EXERCISES TO COMPLETE »
- A) The blog post about the editorial trip gives a day-by-day plan for the 72 hours away. List each day in that plan in order.
- B) Extend the blog post about the editorial trip, picking up after its final sentence.

Thursday, October 09, 2008

Day 28 (Round II) "In the trenches" (On the Road Again edition)

Here we go round again...

Off up outta here, at least for 72 hours. Editorial meeting in points back east: a day of travel, a day of meetings, another day of travel. Fortunately the course calendar and the competence of the teaching assistants meant no class-time need be lost--the worst thing about canceling an undergraduate class is not even the lost working-together time, it's the loss of continuity. Undergrads find it hard enough to concentrate when they have a class meeting every other day: give them five days off between meetings and they're forget that they're even in college, much less in this class. TA, with a couple of colleagues' backup, will run undergrad class Friday AM.

Editorial meeting is for this team-authored music appreciation textbook. I don't do particularly well with editorial third-parties at the best of times--though I love being edited by individuals whose competence I trust--and I really dislike the indirection and subjectivity that anonymous outside reviewers can bring to the assessment of a scholarly text. It's kind of like tenure votes: anonymity, no taking-responsibility for one's comments, and an entirely unreviewed opportunity to grind one's own particular perspectival axes. I reckon I'm a little too arrogant--and too scarred by years of graduate-school abuse--to trust the motives of some anonymous jamoke who isn't going to have to answer for his language.

Items from a data source »
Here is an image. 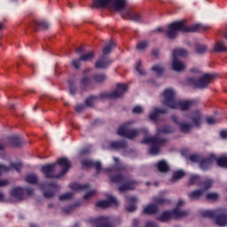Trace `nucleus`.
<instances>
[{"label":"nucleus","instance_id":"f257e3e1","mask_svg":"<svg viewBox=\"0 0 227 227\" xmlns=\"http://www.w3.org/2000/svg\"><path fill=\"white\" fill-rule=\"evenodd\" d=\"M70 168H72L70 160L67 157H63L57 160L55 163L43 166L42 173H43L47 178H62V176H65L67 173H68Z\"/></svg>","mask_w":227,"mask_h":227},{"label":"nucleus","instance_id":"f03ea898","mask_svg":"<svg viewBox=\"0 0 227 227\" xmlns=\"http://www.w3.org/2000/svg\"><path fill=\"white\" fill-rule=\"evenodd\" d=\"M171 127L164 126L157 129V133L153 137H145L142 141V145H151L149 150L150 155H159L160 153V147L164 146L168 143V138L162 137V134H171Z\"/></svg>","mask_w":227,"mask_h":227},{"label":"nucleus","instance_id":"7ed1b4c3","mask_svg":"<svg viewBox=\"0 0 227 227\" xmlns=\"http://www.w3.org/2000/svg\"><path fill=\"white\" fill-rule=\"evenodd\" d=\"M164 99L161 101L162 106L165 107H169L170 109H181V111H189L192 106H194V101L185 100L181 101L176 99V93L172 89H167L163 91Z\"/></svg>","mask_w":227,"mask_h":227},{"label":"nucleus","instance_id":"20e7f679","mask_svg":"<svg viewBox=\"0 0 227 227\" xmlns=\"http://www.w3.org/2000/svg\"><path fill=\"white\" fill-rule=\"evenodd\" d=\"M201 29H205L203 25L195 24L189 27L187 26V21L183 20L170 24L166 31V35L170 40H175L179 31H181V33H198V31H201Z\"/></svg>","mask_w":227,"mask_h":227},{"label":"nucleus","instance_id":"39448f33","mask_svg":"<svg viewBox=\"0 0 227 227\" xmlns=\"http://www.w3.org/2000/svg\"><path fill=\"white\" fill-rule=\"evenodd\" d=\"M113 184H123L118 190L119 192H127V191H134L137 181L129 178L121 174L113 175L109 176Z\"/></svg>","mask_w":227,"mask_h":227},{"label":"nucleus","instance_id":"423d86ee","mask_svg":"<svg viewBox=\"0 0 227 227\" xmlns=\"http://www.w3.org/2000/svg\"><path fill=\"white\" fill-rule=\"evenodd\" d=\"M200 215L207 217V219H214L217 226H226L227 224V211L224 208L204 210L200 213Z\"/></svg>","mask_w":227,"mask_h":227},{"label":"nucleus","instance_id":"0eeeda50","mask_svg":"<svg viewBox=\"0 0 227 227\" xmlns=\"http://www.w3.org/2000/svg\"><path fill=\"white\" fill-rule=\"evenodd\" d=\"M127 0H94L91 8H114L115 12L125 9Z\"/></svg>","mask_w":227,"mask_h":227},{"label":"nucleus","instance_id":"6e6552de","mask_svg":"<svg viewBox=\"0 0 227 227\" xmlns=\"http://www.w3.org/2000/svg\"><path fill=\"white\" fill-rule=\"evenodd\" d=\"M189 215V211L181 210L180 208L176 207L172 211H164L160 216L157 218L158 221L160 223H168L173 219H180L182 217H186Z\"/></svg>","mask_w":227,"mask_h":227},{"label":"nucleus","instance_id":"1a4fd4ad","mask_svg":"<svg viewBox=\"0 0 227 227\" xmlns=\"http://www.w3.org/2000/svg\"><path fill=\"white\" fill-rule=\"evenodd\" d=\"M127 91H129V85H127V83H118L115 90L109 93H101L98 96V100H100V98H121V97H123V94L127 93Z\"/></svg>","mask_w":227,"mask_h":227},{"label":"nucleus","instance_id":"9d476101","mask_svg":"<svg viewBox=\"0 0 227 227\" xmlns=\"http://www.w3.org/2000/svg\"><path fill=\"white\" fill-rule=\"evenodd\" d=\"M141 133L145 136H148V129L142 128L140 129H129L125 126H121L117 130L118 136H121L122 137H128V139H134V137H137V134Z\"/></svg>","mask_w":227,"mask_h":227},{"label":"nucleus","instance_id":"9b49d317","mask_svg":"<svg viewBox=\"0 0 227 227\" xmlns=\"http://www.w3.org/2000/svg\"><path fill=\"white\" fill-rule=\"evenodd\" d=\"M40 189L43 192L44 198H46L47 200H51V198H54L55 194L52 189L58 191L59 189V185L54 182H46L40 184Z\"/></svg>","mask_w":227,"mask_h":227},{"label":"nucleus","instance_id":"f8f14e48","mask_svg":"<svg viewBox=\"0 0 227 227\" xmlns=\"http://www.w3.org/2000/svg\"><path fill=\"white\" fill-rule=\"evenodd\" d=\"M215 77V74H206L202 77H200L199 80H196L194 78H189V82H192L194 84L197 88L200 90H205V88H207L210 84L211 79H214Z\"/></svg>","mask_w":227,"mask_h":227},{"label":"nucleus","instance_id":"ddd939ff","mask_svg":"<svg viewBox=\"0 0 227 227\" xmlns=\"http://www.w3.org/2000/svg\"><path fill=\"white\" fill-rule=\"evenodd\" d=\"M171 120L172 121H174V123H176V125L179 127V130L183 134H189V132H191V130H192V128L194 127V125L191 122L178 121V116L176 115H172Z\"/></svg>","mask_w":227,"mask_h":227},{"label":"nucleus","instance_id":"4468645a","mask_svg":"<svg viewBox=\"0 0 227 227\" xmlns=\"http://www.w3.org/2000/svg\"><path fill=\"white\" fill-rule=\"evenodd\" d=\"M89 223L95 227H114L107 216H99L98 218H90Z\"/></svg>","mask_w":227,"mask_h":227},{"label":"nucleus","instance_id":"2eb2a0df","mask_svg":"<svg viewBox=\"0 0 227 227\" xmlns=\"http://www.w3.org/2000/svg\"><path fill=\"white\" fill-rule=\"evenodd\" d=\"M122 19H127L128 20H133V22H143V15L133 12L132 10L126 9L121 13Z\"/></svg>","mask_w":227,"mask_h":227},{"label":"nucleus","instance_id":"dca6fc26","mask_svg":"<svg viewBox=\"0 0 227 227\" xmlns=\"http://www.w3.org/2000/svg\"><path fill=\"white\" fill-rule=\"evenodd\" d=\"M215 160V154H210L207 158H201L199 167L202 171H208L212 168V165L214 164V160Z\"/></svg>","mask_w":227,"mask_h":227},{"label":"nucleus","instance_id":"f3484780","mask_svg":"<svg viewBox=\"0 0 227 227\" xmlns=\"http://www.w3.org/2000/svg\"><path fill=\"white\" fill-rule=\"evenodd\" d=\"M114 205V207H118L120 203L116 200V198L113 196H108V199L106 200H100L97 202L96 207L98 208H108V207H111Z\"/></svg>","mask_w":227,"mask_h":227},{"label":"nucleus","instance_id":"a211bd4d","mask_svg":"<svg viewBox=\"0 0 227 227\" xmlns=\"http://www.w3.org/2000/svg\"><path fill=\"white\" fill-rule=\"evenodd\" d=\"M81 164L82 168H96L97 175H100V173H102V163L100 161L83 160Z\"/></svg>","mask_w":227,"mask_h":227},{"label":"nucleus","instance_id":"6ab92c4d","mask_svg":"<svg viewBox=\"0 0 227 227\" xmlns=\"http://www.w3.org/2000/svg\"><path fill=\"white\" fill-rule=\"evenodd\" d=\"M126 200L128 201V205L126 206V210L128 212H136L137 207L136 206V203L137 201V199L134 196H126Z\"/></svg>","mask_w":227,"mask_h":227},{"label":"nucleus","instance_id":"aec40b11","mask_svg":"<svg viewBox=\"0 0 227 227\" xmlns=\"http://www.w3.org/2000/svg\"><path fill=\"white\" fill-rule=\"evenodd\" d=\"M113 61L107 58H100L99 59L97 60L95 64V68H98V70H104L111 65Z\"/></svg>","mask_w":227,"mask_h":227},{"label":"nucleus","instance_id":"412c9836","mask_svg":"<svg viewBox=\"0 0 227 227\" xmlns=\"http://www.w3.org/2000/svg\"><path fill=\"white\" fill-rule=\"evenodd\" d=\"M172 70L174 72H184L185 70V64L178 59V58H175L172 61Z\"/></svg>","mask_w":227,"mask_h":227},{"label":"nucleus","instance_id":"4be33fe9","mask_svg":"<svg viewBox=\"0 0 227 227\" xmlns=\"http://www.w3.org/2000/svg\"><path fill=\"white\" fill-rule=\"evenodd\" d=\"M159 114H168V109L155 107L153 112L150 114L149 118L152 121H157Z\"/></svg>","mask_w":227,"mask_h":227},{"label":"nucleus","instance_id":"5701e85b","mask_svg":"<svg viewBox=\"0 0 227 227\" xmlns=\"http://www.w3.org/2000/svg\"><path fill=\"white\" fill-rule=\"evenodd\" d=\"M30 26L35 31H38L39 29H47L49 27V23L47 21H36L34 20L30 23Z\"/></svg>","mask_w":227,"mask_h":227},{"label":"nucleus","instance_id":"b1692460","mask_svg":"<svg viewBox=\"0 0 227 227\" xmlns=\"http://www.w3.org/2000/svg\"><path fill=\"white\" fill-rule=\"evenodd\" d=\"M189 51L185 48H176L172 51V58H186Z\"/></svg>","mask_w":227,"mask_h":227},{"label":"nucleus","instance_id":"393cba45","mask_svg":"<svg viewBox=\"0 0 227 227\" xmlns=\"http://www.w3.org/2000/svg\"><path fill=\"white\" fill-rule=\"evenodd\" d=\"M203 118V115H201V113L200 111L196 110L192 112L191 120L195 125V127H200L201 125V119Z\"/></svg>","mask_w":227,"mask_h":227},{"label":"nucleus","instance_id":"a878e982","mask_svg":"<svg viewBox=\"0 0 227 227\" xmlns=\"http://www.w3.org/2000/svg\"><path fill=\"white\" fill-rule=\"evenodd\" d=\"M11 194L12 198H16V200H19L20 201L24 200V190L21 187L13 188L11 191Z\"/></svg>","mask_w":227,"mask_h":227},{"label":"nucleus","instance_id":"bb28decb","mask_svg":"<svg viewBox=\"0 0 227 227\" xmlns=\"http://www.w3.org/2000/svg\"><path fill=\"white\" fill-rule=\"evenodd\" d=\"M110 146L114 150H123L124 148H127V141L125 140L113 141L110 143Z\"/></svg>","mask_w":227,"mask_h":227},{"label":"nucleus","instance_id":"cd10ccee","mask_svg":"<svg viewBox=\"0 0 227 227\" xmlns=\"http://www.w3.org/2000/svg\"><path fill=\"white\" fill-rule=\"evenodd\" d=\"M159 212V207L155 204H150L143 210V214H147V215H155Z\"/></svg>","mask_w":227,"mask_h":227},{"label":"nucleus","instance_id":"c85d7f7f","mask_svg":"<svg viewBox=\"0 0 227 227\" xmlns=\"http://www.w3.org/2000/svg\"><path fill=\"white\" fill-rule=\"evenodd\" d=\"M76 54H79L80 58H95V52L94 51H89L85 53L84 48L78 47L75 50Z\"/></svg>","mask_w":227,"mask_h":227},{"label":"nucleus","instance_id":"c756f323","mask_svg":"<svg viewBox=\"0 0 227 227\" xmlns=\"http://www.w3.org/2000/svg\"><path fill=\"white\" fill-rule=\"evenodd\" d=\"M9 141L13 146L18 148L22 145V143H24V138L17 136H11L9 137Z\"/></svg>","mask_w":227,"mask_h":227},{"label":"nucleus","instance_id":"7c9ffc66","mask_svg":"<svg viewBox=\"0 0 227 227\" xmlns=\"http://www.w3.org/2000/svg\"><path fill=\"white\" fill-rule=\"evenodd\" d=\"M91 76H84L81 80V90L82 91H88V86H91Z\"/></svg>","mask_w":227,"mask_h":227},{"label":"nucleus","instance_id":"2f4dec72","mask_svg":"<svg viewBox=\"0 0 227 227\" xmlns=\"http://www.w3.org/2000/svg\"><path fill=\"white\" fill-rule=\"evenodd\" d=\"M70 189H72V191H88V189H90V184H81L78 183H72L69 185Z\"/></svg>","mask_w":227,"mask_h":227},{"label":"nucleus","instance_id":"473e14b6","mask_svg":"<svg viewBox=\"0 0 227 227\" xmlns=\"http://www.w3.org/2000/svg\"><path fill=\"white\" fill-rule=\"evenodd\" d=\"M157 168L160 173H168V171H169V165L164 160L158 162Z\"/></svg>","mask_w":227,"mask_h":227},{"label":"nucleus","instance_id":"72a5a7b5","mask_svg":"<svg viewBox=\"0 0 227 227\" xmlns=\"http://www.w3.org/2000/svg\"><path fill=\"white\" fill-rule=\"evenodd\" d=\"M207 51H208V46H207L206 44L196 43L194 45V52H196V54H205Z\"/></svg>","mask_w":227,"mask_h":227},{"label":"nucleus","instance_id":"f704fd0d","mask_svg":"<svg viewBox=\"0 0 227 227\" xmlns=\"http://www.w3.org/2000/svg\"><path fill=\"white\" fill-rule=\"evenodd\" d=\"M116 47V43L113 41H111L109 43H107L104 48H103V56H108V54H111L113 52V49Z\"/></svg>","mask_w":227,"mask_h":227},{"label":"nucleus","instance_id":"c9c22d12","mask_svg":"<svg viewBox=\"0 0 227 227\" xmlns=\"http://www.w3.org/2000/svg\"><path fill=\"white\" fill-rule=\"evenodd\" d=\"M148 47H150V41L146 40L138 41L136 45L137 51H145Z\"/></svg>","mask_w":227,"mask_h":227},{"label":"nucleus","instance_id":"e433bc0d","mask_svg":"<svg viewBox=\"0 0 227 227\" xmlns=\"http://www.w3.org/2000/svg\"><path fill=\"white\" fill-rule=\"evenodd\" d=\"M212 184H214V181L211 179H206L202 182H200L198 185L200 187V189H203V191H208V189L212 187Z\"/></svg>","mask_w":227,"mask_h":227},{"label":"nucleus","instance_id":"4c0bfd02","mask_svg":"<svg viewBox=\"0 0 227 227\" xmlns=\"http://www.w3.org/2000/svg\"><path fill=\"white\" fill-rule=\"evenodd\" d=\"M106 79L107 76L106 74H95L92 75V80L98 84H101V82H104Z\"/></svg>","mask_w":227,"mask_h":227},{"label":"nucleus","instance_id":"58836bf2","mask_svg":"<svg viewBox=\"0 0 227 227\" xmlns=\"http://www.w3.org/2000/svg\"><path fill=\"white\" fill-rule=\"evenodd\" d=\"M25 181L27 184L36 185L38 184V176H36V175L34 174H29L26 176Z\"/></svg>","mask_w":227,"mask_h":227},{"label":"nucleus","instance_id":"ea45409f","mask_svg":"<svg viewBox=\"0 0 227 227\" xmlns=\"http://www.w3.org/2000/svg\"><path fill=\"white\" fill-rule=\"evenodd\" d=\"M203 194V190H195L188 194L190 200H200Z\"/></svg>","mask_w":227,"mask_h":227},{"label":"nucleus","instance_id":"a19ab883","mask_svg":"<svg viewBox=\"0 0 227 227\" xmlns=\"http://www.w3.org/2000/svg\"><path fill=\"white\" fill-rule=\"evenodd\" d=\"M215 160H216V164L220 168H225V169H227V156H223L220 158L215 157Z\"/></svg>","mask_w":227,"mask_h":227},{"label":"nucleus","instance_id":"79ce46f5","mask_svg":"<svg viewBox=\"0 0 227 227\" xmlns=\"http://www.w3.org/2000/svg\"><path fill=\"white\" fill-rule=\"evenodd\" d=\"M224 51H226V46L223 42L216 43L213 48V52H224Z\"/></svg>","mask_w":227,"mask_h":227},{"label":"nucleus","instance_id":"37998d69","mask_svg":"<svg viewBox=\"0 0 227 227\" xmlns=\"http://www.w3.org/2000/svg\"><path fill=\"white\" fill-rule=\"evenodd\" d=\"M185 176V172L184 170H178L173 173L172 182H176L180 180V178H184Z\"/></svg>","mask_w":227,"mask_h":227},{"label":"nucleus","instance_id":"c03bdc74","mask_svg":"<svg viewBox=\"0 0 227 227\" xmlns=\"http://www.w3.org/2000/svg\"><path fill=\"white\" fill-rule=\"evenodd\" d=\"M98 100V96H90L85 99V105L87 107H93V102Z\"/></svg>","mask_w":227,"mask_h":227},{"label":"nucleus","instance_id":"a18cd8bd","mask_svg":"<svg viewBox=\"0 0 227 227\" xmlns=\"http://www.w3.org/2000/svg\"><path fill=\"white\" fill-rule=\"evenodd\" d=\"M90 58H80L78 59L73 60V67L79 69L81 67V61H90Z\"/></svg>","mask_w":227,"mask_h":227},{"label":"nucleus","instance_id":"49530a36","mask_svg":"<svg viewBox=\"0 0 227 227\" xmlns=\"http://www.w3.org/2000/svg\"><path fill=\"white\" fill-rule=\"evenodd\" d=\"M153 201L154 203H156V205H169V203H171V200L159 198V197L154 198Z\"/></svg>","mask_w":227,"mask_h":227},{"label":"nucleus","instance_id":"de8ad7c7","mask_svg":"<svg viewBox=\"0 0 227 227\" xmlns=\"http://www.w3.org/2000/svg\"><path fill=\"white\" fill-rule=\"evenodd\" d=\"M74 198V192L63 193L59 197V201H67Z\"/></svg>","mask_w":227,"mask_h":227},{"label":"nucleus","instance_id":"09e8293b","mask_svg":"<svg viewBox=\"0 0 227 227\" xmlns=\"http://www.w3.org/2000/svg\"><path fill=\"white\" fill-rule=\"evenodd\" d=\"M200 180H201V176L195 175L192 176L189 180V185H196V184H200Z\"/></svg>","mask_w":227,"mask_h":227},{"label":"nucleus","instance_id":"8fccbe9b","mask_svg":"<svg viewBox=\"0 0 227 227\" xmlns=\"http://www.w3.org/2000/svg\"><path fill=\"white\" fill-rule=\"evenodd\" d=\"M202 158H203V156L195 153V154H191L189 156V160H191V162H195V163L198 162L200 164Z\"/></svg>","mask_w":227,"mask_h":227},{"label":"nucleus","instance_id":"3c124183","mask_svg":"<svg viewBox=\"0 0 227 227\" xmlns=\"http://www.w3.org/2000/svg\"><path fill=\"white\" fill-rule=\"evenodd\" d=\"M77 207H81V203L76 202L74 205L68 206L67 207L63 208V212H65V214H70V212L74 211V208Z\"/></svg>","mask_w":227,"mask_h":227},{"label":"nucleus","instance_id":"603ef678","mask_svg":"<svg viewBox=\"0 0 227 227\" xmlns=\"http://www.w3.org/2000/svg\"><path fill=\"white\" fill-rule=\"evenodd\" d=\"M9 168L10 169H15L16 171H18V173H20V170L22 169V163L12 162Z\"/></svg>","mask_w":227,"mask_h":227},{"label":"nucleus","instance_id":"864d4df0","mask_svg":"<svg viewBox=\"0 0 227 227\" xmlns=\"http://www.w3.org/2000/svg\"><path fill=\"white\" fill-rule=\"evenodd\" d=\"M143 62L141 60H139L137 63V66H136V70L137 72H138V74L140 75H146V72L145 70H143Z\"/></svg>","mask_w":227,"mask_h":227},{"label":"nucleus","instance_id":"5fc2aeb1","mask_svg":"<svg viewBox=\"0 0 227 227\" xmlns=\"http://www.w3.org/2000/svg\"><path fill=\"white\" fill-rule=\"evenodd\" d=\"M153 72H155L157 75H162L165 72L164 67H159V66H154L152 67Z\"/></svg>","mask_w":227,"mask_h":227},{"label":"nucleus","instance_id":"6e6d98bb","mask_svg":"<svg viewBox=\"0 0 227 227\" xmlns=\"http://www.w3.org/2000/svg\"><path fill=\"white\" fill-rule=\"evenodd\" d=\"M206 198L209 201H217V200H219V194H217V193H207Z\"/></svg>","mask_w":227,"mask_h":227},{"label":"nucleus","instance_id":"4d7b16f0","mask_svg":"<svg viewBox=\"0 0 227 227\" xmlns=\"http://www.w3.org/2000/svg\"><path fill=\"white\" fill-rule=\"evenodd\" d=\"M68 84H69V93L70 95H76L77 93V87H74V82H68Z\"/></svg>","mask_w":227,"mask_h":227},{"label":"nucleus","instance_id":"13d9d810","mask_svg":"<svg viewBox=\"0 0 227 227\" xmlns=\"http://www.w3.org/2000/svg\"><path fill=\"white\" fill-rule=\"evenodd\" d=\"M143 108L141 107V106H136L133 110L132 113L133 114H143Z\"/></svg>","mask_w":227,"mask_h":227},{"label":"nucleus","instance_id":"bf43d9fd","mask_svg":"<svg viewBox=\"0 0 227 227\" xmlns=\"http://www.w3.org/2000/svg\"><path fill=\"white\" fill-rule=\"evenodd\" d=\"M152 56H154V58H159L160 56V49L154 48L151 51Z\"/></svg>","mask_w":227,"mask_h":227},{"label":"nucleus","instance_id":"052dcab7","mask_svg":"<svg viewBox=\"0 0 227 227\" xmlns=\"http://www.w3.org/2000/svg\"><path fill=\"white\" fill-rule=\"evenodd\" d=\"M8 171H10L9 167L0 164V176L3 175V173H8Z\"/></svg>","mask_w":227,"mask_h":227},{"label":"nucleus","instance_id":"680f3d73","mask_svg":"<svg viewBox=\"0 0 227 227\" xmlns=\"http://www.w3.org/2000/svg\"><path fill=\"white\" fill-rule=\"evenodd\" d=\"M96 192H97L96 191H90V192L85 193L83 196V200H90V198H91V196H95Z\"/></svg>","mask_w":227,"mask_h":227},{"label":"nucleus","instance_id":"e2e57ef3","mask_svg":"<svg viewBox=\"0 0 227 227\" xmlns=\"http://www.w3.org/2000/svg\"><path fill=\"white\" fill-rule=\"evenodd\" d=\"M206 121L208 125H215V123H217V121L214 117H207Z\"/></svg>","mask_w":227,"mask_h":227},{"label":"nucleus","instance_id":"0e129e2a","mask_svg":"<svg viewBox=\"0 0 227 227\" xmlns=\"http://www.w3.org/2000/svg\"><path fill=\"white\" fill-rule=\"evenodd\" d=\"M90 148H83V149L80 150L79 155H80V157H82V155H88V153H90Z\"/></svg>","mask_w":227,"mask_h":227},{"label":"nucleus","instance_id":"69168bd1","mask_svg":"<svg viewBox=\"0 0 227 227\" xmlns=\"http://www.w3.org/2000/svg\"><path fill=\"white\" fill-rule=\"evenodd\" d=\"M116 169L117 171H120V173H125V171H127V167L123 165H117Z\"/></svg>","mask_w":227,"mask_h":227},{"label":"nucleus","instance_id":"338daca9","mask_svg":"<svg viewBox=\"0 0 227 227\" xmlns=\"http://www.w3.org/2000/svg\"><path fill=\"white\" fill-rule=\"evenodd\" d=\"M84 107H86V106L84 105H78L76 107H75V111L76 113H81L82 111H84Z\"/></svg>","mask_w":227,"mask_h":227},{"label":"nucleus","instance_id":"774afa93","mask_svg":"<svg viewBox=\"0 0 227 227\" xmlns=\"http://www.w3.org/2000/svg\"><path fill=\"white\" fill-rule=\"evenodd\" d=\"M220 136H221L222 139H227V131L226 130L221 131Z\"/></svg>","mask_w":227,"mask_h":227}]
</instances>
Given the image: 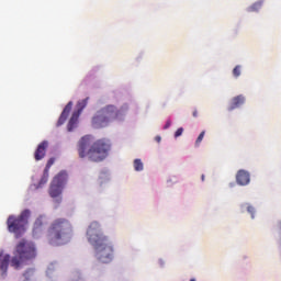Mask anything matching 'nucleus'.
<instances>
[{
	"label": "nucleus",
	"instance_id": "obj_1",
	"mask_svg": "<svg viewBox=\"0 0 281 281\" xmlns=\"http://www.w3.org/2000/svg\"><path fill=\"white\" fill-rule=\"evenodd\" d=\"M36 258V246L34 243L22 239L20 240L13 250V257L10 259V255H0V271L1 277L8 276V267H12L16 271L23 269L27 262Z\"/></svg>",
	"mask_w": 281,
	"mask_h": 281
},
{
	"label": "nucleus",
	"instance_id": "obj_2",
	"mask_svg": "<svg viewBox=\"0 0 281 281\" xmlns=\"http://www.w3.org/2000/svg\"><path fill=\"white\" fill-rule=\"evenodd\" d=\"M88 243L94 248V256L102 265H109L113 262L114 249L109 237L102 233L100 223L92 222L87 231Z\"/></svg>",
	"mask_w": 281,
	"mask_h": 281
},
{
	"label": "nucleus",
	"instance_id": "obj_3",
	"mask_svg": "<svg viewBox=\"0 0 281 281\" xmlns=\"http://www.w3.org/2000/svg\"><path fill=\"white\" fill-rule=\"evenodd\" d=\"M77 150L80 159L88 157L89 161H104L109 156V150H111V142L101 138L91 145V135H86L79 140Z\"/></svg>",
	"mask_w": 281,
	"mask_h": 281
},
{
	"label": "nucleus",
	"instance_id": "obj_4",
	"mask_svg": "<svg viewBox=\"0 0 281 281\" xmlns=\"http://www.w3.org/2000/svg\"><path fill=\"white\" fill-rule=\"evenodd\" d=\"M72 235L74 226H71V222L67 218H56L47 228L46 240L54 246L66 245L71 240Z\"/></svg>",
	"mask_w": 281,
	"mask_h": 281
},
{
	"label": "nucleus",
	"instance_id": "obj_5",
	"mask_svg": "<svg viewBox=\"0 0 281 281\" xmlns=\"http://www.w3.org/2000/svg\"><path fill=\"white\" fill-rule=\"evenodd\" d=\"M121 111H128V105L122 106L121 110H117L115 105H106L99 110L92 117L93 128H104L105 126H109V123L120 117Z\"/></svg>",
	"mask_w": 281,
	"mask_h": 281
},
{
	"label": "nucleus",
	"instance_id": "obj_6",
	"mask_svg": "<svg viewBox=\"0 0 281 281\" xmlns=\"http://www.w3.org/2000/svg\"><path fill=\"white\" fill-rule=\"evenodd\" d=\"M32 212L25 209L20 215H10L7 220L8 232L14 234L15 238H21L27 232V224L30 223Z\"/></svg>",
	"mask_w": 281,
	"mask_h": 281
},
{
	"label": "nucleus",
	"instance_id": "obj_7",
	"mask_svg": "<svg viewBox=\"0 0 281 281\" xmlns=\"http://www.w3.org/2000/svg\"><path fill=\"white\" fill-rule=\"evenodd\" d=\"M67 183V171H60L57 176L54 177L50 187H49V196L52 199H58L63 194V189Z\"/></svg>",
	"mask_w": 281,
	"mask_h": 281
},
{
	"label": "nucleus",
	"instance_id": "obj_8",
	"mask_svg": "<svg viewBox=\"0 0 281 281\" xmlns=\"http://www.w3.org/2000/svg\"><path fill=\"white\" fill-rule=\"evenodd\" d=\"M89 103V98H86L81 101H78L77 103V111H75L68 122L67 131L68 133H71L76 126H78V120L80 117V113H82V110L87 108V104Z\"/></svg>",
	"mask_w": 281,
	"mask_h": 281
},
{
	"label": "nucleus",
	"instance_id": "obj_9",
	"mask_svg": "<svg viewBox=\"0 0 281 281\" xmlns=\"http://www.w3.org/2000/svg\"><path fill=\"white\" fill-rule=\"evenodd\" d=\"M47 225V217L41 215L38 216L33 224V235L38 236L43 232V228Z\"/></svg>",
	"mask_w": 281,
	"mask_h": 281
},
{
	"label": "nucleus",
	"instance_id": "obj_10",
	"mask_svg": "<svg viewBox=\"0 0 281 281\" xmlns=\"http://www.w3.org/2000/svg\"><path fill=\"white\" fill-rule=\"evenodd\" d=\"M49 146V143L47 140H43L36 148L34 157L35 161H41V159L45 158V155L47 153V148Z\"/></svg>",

EXPECTED ANSWERS »
- A)
1. A day of travel
2. A day of meetings
3. Another day of travel

- B)
This is a little different: because it's team-taught, and because it's a textbook, not a piece of interpretive scholarship, the process of along-the-way assessment is structured differently in order to address current concerns. Instead of sniping comments from anonymous reviewers who obviously are miffed that you either don't share their opinions or haven't read their idiosyncratic take on whatever topic, you get feedback from potential users of the textbook, responding to a fairly clear and concrete set of assessment questions aiming at the salability of the final publication.

And you know what? That's a better, more apposite, and damned sure more accountable assessment than whether or not a piece of interpretive writing concurs or disputes with some anonymous reviewer's prejudices du jour. So I'm not sorry to have the feedback: in a piece of contract writing, I accept that the parties making the final judgement about what's working or isn't have to be the people who are going to sell and/or use it.

On the other hand: this morning (travel day) is the first opportunity I've had to open the dozen-or-so documents containing reviewer comments. Not liking to read criticism of my writing, and not having time until today to respond in any way to any criticism, I just figured I'd save myself the stress (my stress level is quite high enough as it is, thanks).

So when I did finally get time to open the documents, I ran a quick multi-file word search for, first, the name of the genre I'm writing on, and, second, my own surname. Out of fifteen reviewers' multi-page documents, you know how many citations I found for either genre or surname?

One.

One sentence of direct (albeit useful) feedback speaking specifically to my chunk of writing.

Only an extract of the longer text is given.